How amavis reads configuration

Ralph Seichter m16+amavis at
Sun Nov 4 23:38:11 CET 2018

* Patrick Ben Koetter:

> Opinions? Comments? Ideas?

Caveat: The following comments are based on a) my fairly solid knowledge
of Gentoo Linux ebuilds and the Portage packaging system and b) my lack
of knowledge of other Linux distributions' packaging systems.
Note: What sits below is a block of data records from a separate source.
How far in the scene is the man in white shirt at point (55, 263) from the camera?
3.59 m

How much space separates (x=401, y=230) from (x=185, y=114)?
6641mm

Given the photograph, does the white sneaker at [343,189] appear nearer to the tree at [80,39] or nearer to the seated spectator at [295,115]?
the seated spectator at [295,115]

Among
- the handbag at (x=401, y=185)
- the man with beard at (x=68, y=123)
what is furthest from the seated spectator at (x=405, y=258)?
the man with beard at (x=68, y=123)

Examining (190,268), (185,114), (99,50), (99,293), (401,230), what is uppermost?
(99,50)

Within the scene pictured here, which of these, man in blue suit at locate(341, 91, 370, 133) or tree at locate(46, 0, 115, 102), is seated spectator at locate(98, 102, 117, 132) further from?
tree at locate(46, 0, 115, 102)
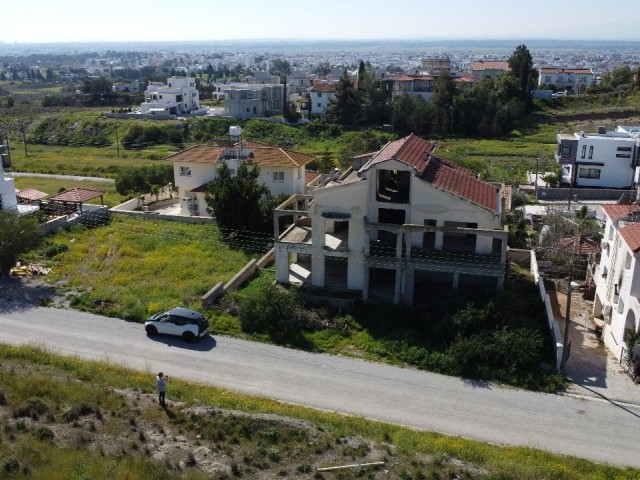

I think we should not spend much time thinking about how Linux distros
organise their config files, but imagine that we are using a classic
Makefile approach (make config, make all, make install). That means
honoring environment variables like PREFIX, CFLAGS, LDFLAGS (this being
Perl the latter two won't matter as much), and assuming that we are free
to overwrite /etc/amavis.conf.

This is not a problem because Gentoo ebuilds are executed in a staging
area, handled by Portage, and there are mechanisms in place that
guarantee that if a user modified the "real" /etc/amavis.conf it will
not be overwritten. The user will be presented with choices to overwrite
his config, discard the updated config, or interactively merge the
files. It is also possible to include an amavisd-sample.config in the
release tarballs and leave it to Gentoo to create a "live" version if

When I write ebuilds I actually dread software release packages that try
to be clever. Anything that goes beyond "make install" and copying
relevant files into directories specified via PREFIX makes things harder
for me. Creating groups, users and directories is something the Gentoo
ebuild needs to do. I cannot allow any installation script to make
changes outside the Portage sandbox, meaning I need to patch "the smart"
out of tricksy scripts.

That said, it seems best to me to include an reasonable amavis.config in
the releases that looks something like this:

    # /etc/amavis.config
    [... default settings here ...]
    include_if_exists /etc/amavis.d/*.config

Assume that overwriting /etc/amavis.config is fine while /etc/amavis.d
should not be touched. Everything else is for the package maintainers to
figure out. I am pretty certain that distributions other than Gentoo
have similar ways of dealing with things.